### WORK TO DO
1) Answer these questions using the mailing list post about the web server outage:
(a) What kind of CPU usage spiked at the same time as the other problems?
(b) What time window, in Pacific time, does the post give for the outage?
(c) How much network traffic was there during the spike?
2) Repeat the passage of the mailing list post about the web server outage between "Anyway, this dashboard" and "related at all.", inclusive, word for word.

begin EXTRACT TO READ

[scale-infra] web to Centos8

Phil Dibowitz phil at ipom.com
Wed Jan 31 06:08:49 UTC 2024


Oh and I missed the obvious one, the huge spike in user CPU at the same 
time.

Anyway, this dashboard is locked at a timeframe that shows the spike, 
the outage, and the recovery for anyone wanting to see:

https://app.datadoghq.com/dash/host/14232198117?refresh_mode=paused&view=spans&from_ts=1706629500000&to_ts=1706636700000&live=false

On 1/30/24 21:58, Phil Dibowitz wrote:
> Er, you're off by two hours 8:10am- 9:39am PT, best I can tell.
> 
> I just got home from work, but I did some digging around.
> 
> I don't think it's apache using too much memory. I don't think it's 
> memory related at all.
> 
> Here's useful things I've found:
> 
> * Load average SPIKED a little while before the outage at around 7:52. 
> It came back down before 8 though
> 
> * We had a spike in network traffic at exactly the same time. Only 
> 7MiB/s, but way bigger than our usual traffic.

end EXTRACT TO READ
begin DATA EXTRACT

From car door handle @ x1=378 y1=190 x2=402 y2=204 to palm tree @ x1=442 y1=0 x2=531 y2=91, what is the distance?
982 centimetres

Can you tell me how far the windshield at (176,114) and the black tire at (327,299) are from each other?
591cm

end DATA EXTRACT

### WRITTEN ANSWERS
1)
(a) User CPU.
(b) 8:10am to 9:39am PT.
(c) Only 7MiB/s.

2)
Anyway, this dashboard is locked at a timeframe that shows the spike, 
the outage, and the recovery for anyone wanting to see:

https://app.datadoghq.com/dash/host/14232198117?refresh_mode=paused&view=spans&from_ts=1706629500000&to_ts=1706636700000&live=false

On 1/30/24 21:58, Phil Dibowitz wrote:
> Er, you're off by two hours 8:10am- 9:39am PT, best I can tell.
> 
> I just got home from work, but I did some digging around.
> 
> I don't think it's apache using too much memory. I don't think it's 
> memory related at all.